This is an appeal from a judgment of the circuit court affirming an award of the Workmen's Compensation Commission in favor of the widow of Louis DeMoss who had been an employee of Evens Howard Fire Brick Company.

The only question involved is whether the evidence is sufficient to support the finding of the commission, that the injury the employee received and which caused his death arose out of and in the course of his employment.

Claimant endeavored to have introduced testimony of the deceased's statement as to the circumstances of the injury, but, upon objection, such testimony was excluded. So far as the record discloses, there was no witness to the accident, and, therefore, there is no direct proof to support the finding of the commission.

The evidence upon which the finding was based may be summarized in this way: Deceased left his home on the morning of February 25, 1929; he stopped at his son's home and at that time did not appear to have any injury; during that morning while at his place of employment, sometime before noon, a fellow-workman observed that deceased had the middle finger on his right hand wrapped up; on his way home at lunch the deceased again stopped at his son's home and the latter observed the deceased's wrapped finger, and when he reached home, the wife and daughter of the deceased observed mercurochrome on the finger of the deceased. The fellow workman of the deceased also testified that there was a box of broken glass about six feet from the work bench of the deceased but he had not observed the deceased using that box at anytime or go to it or near it. The foreman under whom the deceased worked testified that the deceased did not report to him that he had suffered any kind of accident; that there was a box of glass on the floor about six feet from the desk of the deceased which had been there for a number of days and which the deceased had asked the foreman to remove; it was the duty of the deceased to cut such glass in certain sizes and he had worked on it some two or three weeks previous to the date of the injury; that the deceased did not work on it on the morning of the injury but was working on wheelbarrows; that when deceased spoke to him about moving the glass he told deceased that when they finished with the job the box would be put away; that he did not give deceased any job on the glass on the day of his injury but that deceased was working on wheelbarrows. About 8:30 on the evening following the injury, deceased suffered a chill and on the morning of the 28th his case was diagnosed as blood poisoning by the attending physician and on March 1 he was sent to the hospital where he died ten days thereafter.

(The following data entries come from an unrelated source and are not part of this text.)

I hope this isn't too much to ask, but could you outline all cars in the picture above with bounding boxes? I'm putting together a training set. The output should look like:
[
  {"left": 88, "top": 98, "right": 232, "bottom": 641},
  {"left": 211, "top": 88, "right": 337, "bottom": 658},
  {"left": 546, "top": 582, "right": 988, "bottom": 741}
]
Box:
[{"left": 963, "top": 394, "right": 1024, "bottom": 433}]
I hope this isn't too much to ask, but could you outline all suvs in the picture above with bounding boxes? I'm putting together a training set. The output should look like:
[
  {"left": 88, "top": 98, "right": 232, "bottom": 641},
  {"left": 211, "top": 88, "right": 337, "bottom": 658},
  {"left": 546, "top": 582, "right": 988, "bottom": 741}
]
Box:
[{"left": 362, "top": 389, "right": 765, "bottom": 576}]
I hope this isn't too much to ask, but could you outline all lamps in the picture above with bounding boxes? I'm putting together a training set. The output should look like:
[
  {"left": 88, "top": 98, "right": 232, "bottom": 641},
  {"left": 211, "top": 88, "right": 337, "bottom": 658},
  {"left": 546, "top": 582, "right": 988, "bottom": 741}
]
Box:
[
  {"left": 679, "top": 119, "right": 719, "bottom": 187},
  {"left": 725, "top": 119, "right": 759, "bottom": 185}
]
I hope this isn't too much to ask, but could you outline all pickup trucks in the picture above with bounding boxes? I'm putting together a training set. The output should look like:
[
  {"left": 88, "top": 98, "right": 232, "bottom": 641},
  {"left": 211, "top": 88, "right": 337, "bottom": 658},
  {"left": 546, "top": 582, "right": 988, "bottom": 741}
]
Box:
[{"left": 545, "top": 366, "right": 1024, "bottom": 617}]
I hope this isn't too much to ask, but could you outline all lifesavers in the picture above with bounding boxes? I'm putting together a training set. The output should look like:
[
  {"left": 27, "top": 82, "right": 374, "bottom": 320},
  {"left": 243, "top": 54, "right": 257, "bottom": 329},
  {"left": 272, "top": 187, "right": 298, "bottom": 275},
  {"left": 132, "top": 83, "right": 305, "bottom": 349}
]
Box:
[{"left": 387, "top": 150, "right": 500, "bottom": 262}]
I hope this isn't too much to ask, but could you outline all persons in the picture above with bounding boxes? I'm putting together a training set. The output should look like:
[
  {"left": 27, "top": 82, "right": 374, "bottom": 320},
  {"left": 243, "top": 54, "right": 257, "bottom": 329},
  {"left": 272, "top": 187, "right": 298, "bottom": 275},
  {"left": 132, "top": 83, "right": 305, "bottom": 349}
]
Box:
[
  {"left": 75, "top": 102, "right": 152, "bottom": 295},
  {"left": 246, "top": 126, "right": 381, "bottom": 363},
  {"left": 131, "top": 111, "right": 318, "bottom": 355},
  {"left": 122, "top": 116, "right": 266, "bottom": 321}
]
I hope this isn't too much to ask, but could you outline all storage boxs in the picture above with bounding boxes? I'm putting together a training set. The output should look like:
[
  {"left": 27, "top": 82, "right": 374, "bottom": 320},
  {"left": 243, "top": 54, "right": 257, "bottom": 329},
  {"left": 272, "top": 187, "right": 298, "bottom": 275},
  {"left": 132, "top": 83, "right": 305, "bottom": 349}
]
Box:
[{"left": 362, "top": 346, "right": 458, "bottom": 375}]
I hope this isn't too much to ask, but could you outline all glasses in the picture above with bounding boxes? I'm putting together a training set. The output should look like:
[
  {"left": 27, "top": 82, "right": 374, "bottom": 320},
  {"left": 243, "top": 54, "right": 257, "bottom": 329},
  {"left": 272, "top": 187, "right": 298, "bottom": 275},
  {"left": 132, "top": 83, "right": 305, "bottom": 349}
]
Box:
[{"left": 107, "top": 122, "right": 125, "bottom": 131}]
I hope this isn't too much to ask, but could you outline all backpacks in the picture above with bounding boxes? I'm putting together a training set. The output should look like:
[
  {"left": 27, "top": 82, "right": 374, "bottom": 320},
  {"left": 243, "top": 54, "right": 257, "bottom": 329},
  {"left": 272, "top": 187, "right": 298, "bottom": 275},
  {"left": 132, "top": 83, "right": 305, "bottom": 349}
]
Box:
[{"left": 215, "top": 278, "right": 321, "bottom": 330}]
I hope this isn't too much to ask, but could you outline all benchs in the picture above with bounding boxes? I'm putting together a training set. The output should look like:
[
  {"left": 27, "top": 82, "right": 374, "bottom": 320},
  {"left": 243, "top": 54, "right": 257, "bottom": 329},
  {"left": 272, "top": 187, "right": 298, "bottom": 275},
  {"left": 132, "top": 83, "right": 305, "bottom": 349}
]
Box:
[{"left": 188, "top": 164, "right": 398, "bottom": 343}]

Was the evidence sufficient to warrant the finding of the commission? If it was, such finding like the verdict of a jury, is binding on this court and in the same way becomes the basis for a court judgment. [Hager v. Pulitzer Publishing Co. (Mo. App.), 17 S.W.2d 579; Woods v. American C. I. Co. (Mo. App.), 25 S.W.2d 144; Brewer v. Ash Grove L. P.C. Co. (Mo. App.), 25 S.W.2d l.c. 1091; Rolens v. Keller Const. Co. (Mo. App.), 24 S.W.2d l.c. 1079; Miller v. St. Joseph Transfer Co. (Mo. App.), 32 S.W.2d l.c. 450; Bricker v. Gille Mfg. Co. (Mo. App.), 35 S.W.2d l.c. 664.]

In considering the question whether the evidence sustains the findings made by the commission, we must view the evidence in the light most favorable to support the same, provided, of course, that the evidence in support thereof is competent. [Woods v. American C. I. Co. (Mo. App.), 25 S.W.2d 144 and cases cited; Bricker v. Gille Mfg. Co. (Mo. App.), 35 S.W.2d 664.]

In the present case, as will be observed from the statement of facts, there is direct evidence sufficient to sustain the finding so far as it relates to the occurrence of the accident in the course of the employment, but it is circumstantial only as it relates to that part of the finding that the accident arose out of his employment; but that does not militate against the finding in the absence of evidence to the contrary (Vulcan Detinning Co. v. Indus. Com., 295 Ill. l.c. 147; Sparks Milling Co. v. Indus. Com., 293 Ill. l.c. 354; Tenn. Chem. Co. v. Smith, 145 Tenn. l.c. 536) if such evidence has a sufficient basis to warrant the inference.

We have held that the fact that an employee was on the premises during his regular working hours, and was injured, will of itself form no basis for the presumption that the accident arose out of and in the course of his employment. [Smith v. Levis-Zukoski Merc. Co. (Mo. App.), 14 S.W.2d l.c. 473; Stone v. Blackmer Post Pipe Co. (Mo. App.), 27 S.W.2d l.c. 460.]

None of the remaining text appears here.